[DATASET CONTENT — start]

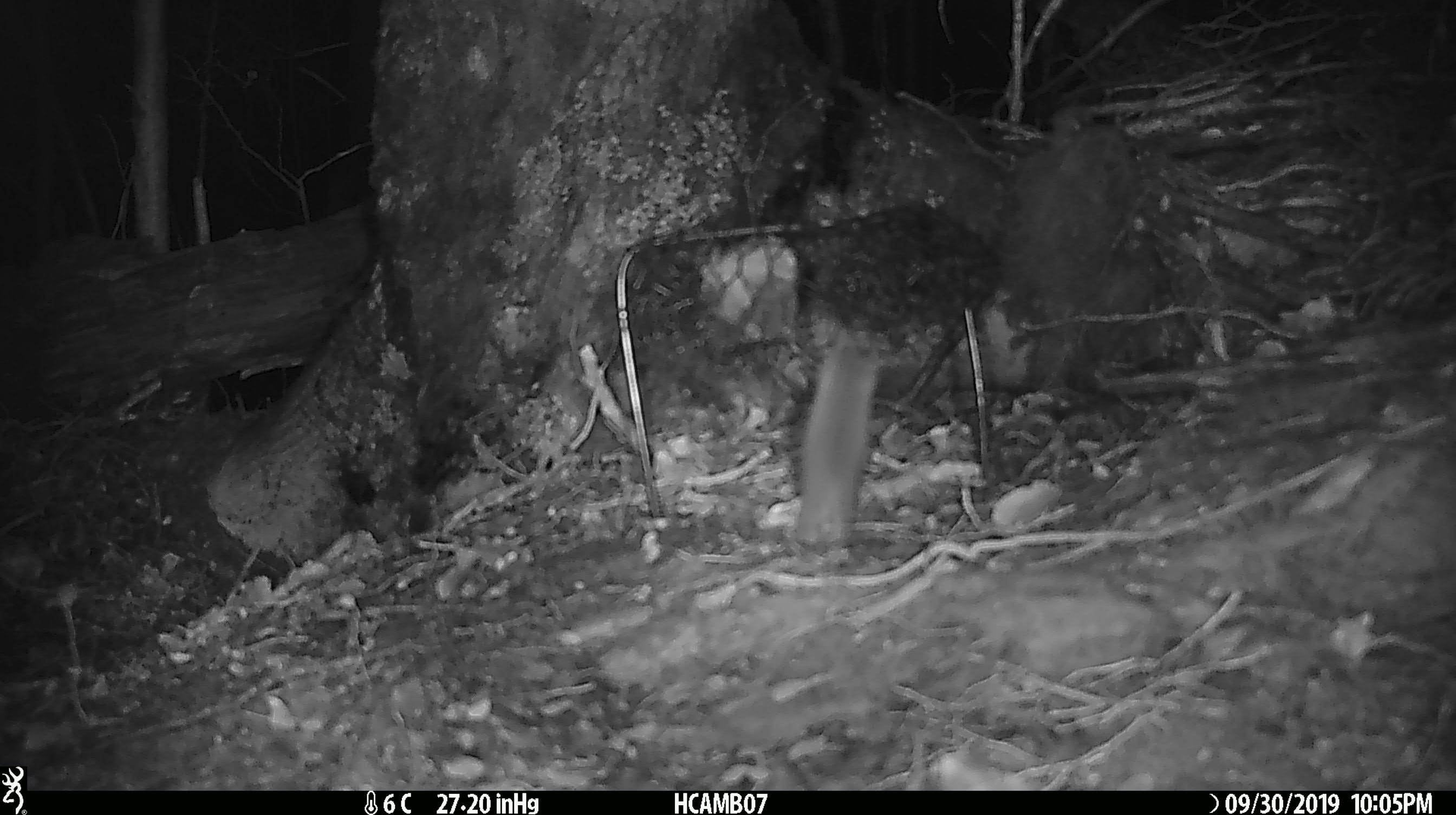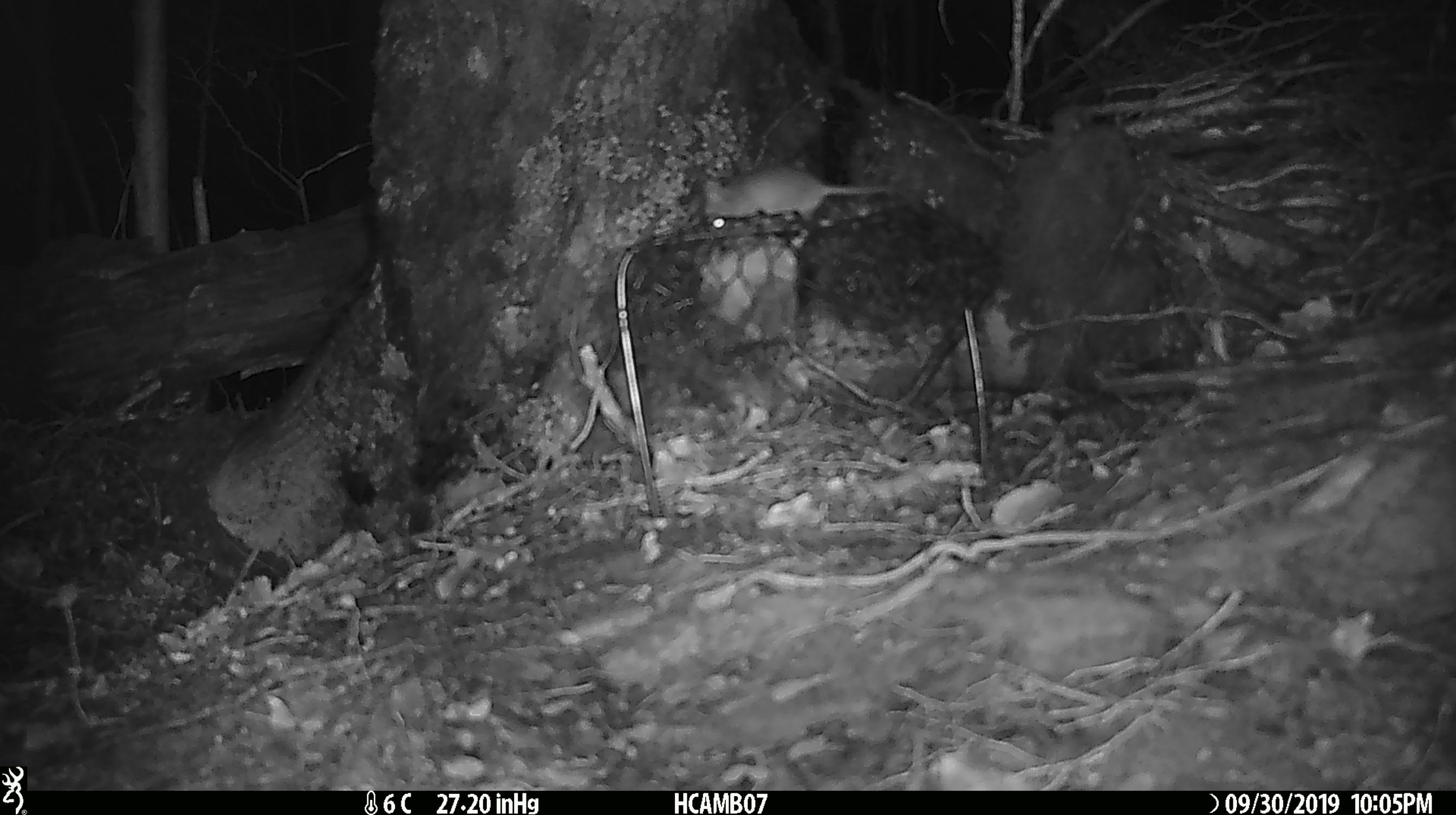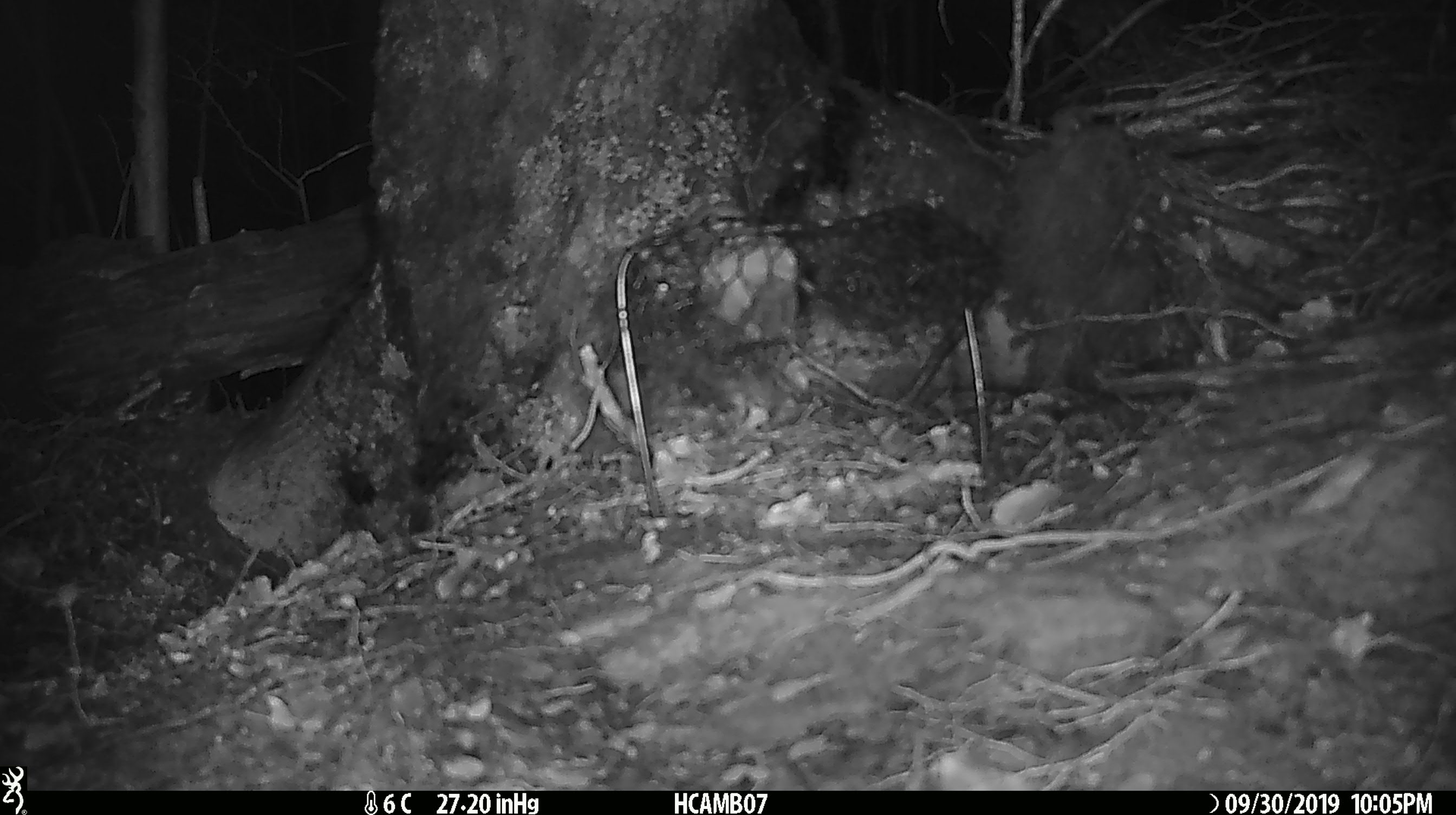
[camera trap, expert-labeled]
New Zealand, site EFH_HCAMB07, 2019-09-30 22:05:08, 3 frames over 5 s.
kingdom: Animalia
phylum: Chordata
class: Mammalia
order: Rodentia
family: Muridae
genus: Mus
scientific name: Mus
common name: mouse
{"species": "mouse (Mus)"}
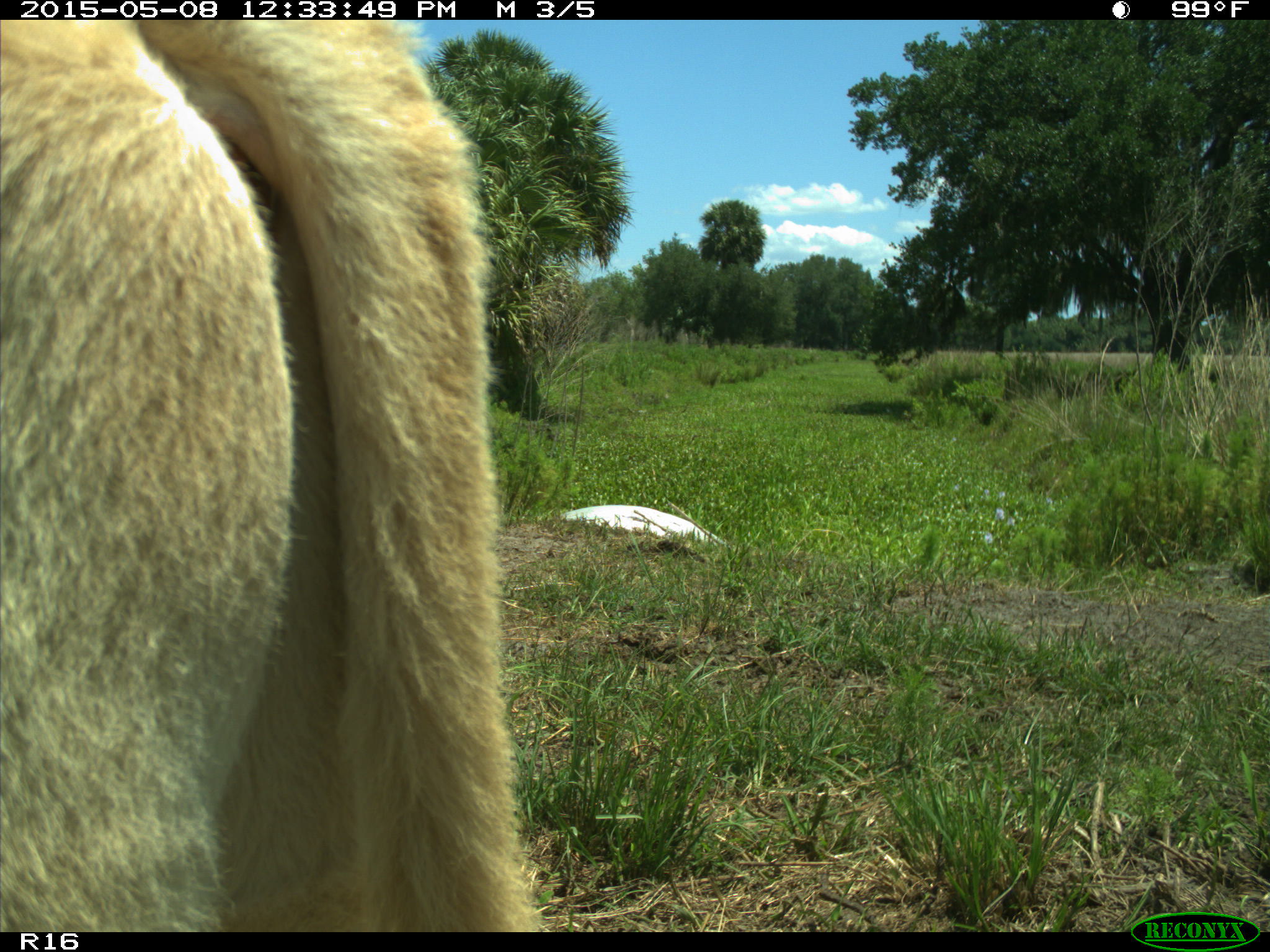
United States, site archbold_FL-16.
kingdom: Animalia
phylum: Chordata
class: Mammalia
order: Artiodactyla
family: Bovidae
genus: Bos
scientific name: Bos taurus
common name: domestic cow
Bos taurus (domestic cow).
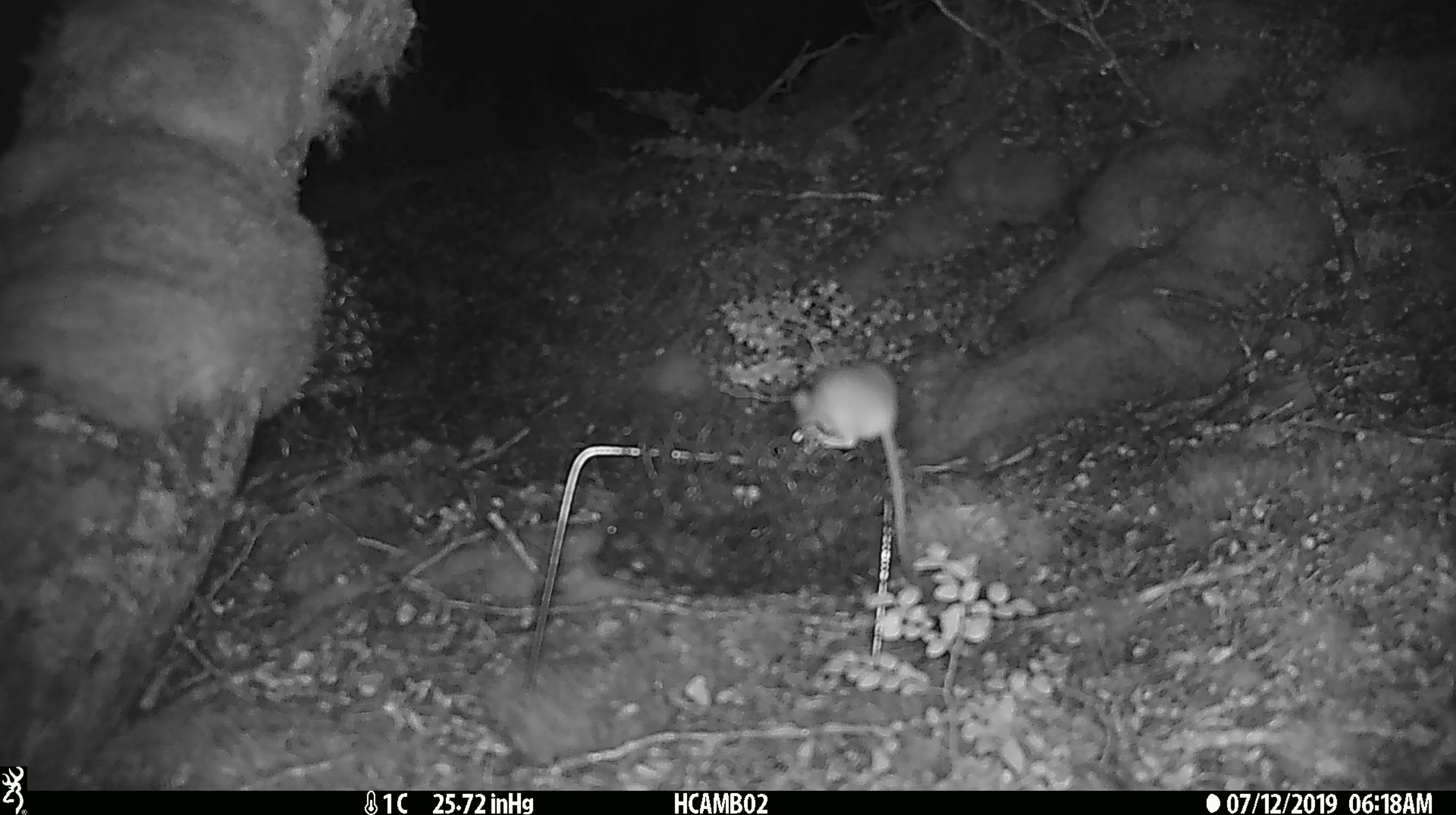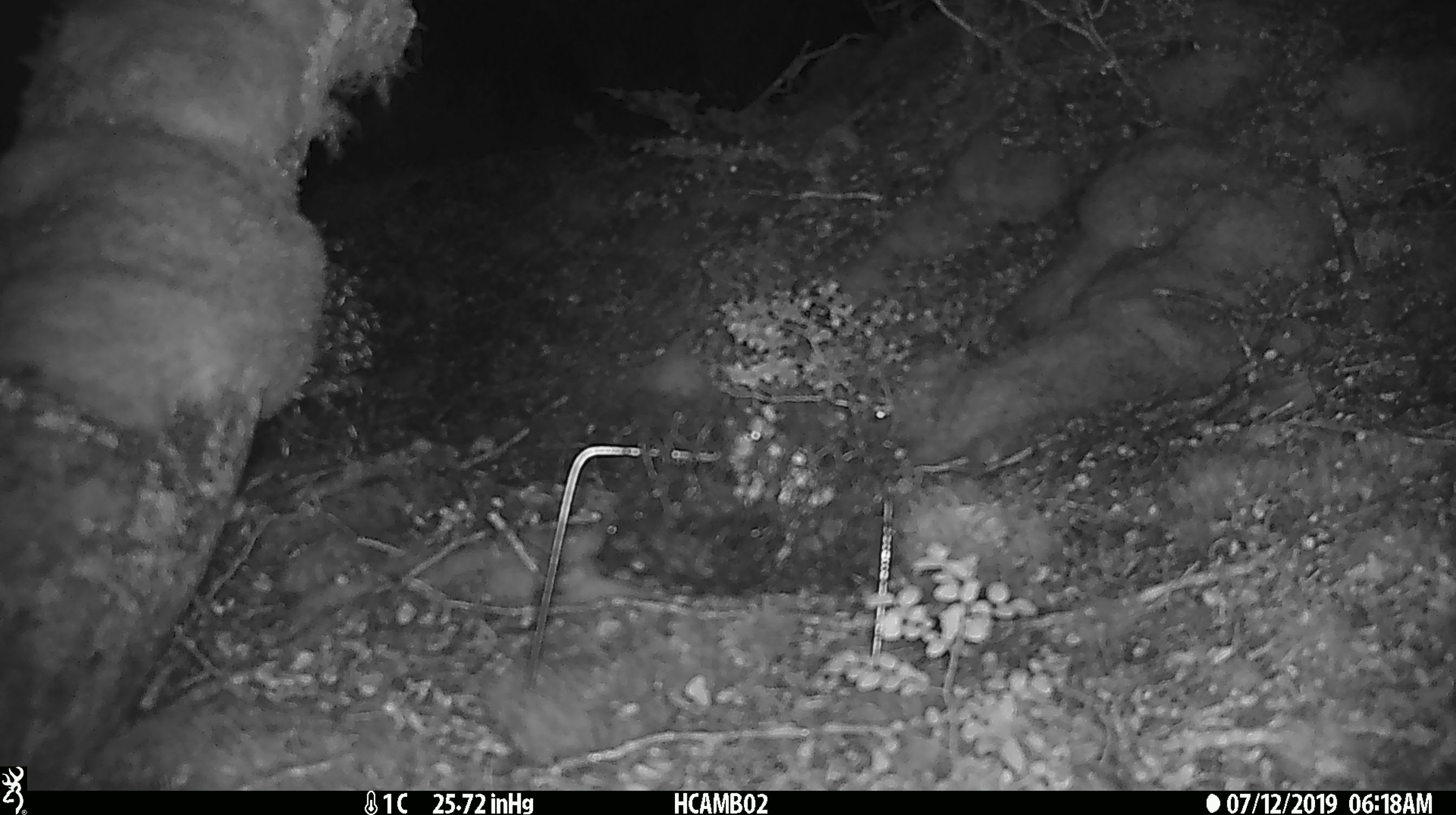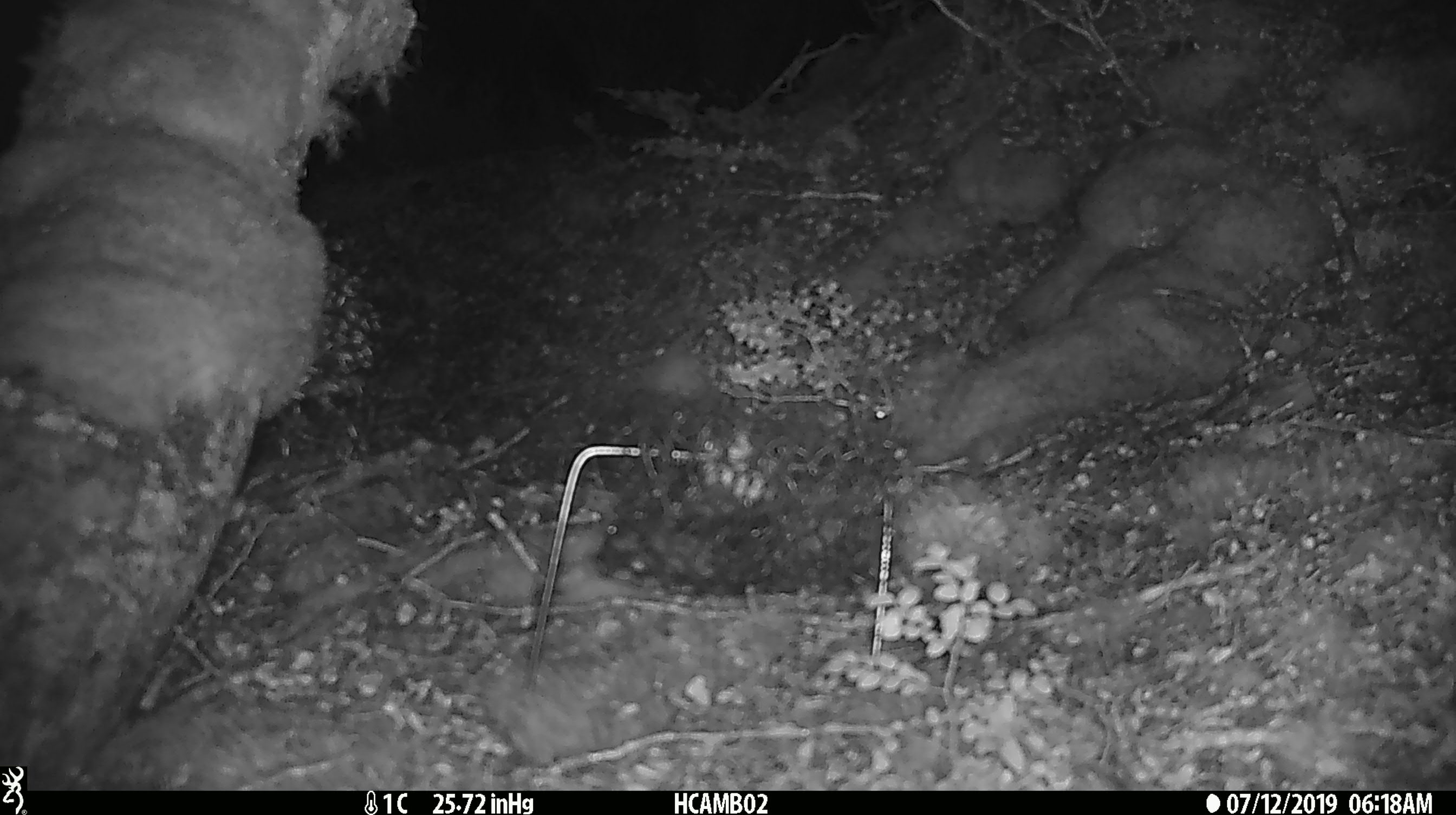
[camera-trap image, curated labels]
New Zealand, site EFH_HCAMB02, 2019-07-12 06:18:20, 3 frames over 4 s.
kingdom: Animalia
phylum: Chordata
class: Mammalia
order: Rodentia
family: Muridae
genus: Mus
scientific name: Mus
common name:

[DATASET CONTENT — finish]

PROBLEM REQUIREMENTS:
Give the lines again exactly, starting where the entries begin and stopping once the line with "[camera-trap image, curated labels]" is included; pictures are not copied.

WRITTEN SOLUTION:
[camera trap, expert-labeled]
New Zealand, site EFH_HCAMB07, 2019-09-30 22:05:08, 3 frames over 5 s.
kingdom: Animalia
phylum: Chordata
class: Mammalia
order: Rodentia
family: Muridae
genus: Mus
scientific name: Mus
common name: mouse
{"species": "mouse (Mus)"}
United States, site archbold_FL-16.
kingdom: Animalia
phylum: Chordata
class: Mammalia
order: Artiodactyla
family: Bovidae
genus: Bos
scientific name: Bos taurus
common name: domestic cow
Bos taurus (domestic cow).
[camera-trap image, curated labels]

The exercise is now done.